Highlights in Volume III include:

Economic Indicators

  • The Federal Reserve Bank of Philadelphia’s August 2019 state coincident index score for Rhode Island was 128.73, which ranked fifth among New England states and slightly below the U.S. average of 128.88.


  • Rhode Island’s unemployment rate has been on par with the national rate but remained consistently higher than that of New England since 2016. 
  • The ratio of job postings to unemployment claims in Rhode Island suggest a tight labor market in Q2 2019.
  • Since 1997, the only private industries that have seen employment decrease in nominal terms in Rhode Island are manufacturing and information, which decreased by 48.8 percent and 41.5 percent respectively. The greatest increase in employment over this period was in the professional and business industry (44.3 percent).
  • It is projected that Rhode Island will see employment increase by 5.9 percent between 2016 and 2026. The largest share of this increase is projected to be in accommodation and food services occupations, which are expected to comprise 15.0 percent of the overall increase. 


  • Between 1979 and 2018, Rhode Island’s GDP grew at an average annual rate of 5.2 percent, while New England saw an annual average growth rate of 5.6 percent and the United States grew at an annual average rate of 2.3 percent.
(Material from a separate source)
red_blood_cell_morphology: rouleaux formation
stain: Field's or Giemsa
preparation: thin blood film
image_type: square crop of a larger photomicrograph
Between 2008 and 2018, the Ocean State’s GDP grew at an average annual rate of 2.5 percent, compared to 3.1 percent in New England, and 1.6 percent in the United States.
  • In general, Rhode Island’s per capita GDP has been lower than the national and regional average since 1990. Between 1990 and 2018, real per capita GDP grew at an average annual rate of 0.2 percent, compared to a 0.3 percent growth rate in New England and a 0.4 percent growth rate in the United States as a whole.
  • In 2017, financial activities made up nearly a quarter—24.7 percent—of Rhode Island’s GDP. In 2007, financial activities comprised 24.1 percent of Rhode Island’s GDP.  


  • From 2015-2018, the value of Rhode Island’s imports increased by 28.0 percent, the value of exports increased by 12.8 percent, and the overall trade deficit increased by 33.3 percent.
  • In 2018, Rhode Island’s largest international export was waste and scrap, accounting for 24.8 percent of exports overall.
  • In 2018, Mexico was Rhode Island’s top import partner, sending $2,504 million in goods to the Ocean State. In the same year, Rhode Island’s top export partner was Canada; the Ocean State exported $513 million to Canada in 2018.


  • Based on the United States Federal Housing Finance Agency’s housing price index, from Rhode Island’s pre-recession peak in Q2 2006 to present, residential property values have grown by 1.2 percent. In contrast, residential property values in the U.S. rose by 19.9 percent from pre-recession peak to present, and residential property values in New England expanded 8.5 percent from pre-recession peak to present.
  • Between 2017 and 2018, the number of single-unit housing permits authorized in Rhode Island decreased by 4.6 percent. In the same year, the authorization of single-unit housing permits increased in both the U.S. (by 4.3 percent) and New England (by 0.8 percent).


  • Rhode Island’s overall energy costs ranked sixth highest in the nation in 2017. Every New England state but Maine ranked in the top ten nationally for total energy costs in 2017.
  • The Ocean State’s energy consumption per capita was the lowest in the country in 2017, ranking 51st (rankings include Washington, D.C.). 

Business Climate

  • Rhode Island ranked 40th in the 2018 Small Business Policy Index and 37th in the 2019 Small Business Tax Climate Index. 
  • As of 2018, Rhode Island had higher rates of per capita business formations than New England and the United States.


  • In FY 2018, Rhode Island’s top contracting agency, in terms of dollars obligated, was the Department of the Navy, with 65.7 percent of Rhode Island’s FY 2018 contracts. Rhode Island’s Department of Administration was the top recipient of federal dollars in Rhode Island between FY 2008 and FY 2019, receiving over $16.0 billion in research grants.